Ich wusste es nicht und wollte jetzt auch nicht darüber nachdenken. Während der ganzen langen Fahrt hatte mich kaum etwas anderes beschäftigt als mein Verhältnis zu meiner Schwester Marie. Wäre nicht die schwarz gekleidete Frau mit dem Schleier vor ihrem Gesicht zu mir ins Abteil gekommen, hätte ich wahrscheinlich noch während der Fahrt etwas Abstand gewonnen und auch etwas schlafen können. Doch ohne Marie zu kennen und von unserer gestörten Beziehung zu wissen oder auch nur zu ahnen, auf welche Weise ich meine Schwester verlassen hatte, lenkte sie meine Gedanken ungewollt in die entgegengesetzte Richtung unserer Fahrt – nämlich zurück zu Marie und damit auch in jene Zonen meines Bewusstseins, die ich gern endgültig hinter mir lassen wollte. Erst nachdem sich unsere Wege getrennt hatten, gelang es mir, ruhiger zu werden und mich auf meine Heimkehr zu freuen. Durch keine weiteren belastenden Überlegungen wollte ich meine Freude trüben lassen.
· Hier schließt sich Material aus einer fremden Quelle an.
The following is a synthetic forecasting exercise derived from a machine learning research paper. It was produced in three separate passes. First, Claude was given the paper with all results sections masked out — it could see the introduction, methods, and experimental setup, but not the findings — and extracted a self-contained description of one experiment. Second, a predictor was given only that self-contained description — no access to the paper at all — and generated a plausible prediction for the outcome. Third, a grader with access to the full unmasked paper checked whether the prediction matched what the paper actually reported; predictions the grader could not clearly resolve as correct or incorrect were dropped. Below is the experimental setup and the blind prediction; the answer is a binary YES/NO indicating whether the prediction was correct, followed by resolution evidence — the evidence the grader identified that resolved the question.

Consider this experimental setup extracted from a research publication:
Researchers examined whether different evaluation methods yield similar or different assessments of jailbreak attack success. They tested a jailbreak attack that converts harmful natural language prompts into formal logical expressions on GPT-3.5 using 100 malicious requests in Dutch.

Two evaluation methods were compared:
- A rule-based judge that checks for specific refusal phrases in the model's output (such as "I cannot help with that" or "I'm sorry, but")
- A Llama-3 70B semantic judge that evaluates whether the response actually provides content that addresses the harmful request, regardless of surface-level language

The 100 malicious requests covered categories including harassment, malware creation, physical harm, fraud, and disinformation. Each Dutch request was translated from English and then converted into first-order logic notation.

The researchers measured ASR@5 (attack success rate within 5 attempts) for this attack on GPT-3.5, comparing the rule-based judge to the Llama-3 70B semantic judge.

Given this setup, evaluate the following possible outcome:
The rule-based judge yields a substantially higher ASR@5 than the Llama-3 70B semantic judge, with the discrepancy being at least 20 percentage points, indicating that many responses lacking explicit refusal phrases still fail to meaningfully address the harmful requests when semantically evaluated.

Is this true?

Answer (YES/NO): NO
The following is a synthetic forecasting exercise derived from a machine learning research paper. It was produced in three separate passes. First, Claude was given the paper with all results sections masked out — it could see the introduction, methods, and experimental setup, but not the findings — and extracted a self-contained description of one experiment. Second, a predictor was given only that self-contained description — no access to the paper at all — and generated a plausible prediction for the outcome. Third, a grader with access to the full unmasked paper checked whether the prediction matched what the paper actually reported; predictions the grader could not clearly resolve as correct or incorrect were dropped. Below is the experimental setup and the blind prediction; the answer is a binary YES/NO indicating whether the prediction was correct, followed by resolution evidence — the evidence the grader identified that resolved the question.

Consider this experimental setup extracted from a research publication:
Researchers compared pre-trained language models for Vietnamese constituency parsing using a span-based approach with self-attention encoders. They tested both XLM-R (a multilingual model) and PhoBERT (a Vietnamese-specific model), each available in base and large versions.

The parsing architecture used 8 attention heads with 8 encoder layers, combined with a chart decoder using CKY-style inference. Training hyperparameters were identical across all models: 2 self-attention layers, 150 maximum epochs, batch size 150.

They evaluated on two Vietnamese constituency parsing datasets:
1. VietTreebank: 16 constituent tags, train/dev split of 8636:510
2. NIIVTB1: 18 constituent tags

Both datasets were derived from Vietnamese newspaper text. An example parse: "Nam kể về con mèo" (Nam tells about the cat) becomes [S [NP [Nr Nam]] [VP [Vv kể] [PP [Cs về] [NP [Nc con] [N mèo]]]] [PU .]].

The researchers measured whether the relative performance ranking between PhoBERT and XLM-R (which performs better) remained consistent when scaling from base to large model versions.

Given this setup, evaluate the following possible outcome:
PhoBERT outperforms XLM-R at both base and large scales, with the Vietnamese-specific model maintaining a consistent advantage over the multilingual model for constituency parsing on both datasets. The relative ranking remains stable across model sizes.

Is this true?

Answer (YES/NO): NO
Auf dem Markt unserer kleinen Stadt verließ ich den Bus, mit dem ich aus unserer Kreisstadt gekommen war. Es erschien mir als glücklicher Zufall, dass er abfahrbereit am Bahnhof gestanden hatte, als ich die Stufen hinab stieg und schwer an meinem Koffer schleppte. Auf diese Weise entging ich der Entscheidung, mit einer Taxe fahren zu müssen, was für mich eine verschwenderische Ausgabe bedeutet hätte.
Vom Busfenster aus beobachtete ich meine ungebetene Reisegefährtin, von der ich mich bereits im Zug verabschiedet hatte. Flüchtig genug, um erkennen zu lassen, dass meinerseits kein weiterer Gesprächsbedarf bestand. Jedoch ausreichend beherrscht, um nicht als unfreundlicher und nachtragender Schwarzkittel, der einmal erlittenes Unrecht nicht verzeihen kann, in Verruf zu geraten.
Offenbar war sie bereits am Bahnsteig von ihrem Bruder in Empfang genommen worden; eindringlich, als wäre es von besonderer Bedeutung, hatte sie mich wissen lassen, dass er sie abholen wolle. Mit einem großen, kräftig wirkenden Mann sah ich sie aus dem Bahnhofsportal heraustreten. Er trug einen dunklen Anzug und eine schwarze Krawatte auf weißem Hemd. Den Koffer seiner Besucherin behandelte er, als sei er völlig leer und wechselte ihn leichthändig und schwungvoll auf die andere Seite, um seine Schwester mit der rechten Hand unterfassen zu können. Noch bevor mein Bus abgefahren war, hatten die beiden mit einem Taxi bereits den Bahnhofsvorplatz verlassen.
Für die etwa zwanzig Minuten währende Fahrt bis Burghausen richtete ich mich auf meinem Platz so bequem wie möglich ein. Von der langen Bahnfahrt schmerzte mich jede Faser meines Körpers. Am liebsten wäre ich im Mittelgang auf- und abgelaufen, unterließ es jedoch der anderen Fahrgäste wegen. Vielleicht konnte ich mich am Nachmittag mit Gartenarbeit wieder etwas in Schwung bringen. Doch mit dieser stillen Hoffnung betrog ich mich selbst. Auf meinem Schreibtisch würde ein Berg Arbeit auf mich warten. Und auch meine Sonntagspredigt schrieb sich nicht allein.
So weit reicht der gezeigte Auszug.